Later, as President, was Bush, like Henry, burdened by the weight of his
decision to go to war? Did he reflect upon the American and Iraqi lives that
would be lost -- "some swearing, some crying for a surgeon, some upon their
wives left poor behind them, some upon the debts they owe, some upon their
children rawly left?" Did he think of the bodies about to be horribly and
permanently disabled and disfigured?
Did he, like Henry and like Dwight Eisenhower on June 5, 1944, walk among
and look into the eyes of the troops he was about to send into battle, and
in all too many instances, to their deaths?
Was he willing to face the consequences of this sorry business by honoring
with his official presence, the coffins ("transfer tubes") as they arrived
at Dover Air Force Base? Or by attending a funeral of a young soldier killed
as a result of Bush's decision to go to war?

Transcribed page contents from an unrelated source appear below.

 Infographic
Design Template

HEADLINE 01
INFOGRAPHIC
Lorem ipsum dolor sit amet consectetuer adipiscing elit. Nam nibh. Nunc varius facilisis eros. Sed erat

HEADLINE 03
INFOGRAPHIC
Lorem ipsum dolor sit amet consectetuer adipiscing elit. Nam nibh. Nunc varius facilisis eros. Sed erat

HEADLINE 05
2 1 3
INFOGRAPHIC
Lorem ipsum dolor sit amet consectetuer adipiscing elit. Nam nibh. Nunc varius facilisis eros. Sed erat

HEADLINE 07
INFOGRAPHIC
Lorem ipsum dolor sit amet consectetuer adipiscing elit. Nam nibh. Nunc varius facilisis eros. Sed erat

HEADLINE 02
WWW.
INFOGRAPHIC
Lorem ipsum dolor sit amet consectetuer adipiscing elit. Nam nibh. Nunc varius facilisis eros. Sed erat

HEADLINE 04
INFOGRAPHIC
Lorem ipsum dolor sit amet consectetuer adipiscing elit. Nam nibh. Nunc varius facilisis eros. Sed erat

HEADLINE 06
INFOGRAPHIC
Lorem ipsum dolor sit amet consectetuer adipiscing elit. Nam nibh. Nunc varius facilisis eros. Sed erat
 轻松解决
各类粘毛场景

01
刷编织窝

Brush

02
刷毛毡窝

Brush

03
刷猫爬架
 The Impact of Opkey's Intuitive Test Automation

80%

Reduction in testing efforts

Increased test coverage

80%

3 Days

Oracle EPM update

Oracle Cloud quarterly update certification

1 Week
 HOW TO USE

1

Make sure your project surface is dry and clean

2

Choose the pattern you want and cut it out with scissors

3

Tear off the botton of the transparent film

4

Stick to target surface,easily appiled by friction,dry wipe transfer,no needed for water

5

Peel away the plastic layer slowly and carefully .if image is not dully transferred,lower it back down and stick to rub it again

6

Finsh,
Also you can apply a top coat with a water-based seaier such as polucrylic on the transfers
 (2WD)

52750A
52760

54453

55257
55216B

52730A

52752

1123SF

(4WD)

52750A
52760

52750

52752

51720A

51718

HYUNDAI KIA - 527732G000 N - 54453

On the contrary, his pre-war sentiment boiled down to
"f--k
Saddam, we're taking him out." And, as he was about to announce
his war to the nation and the world, he struck his fist against his palm and
said "feels
good!"
Missing from all this was any conspicuous awareness by Bush of the suffering
that his decision was about to cause in Iraq and the United States.
This is a man who jokingly mimics the pleas of a woman whose death warrant
he has signed.
This is a man who signs the death warrants of 154 additional condemned
prisoners without bothering to read the summaries of their appeals.
No, Chris Matthews, this is no Prince Hal transformed into King Henry.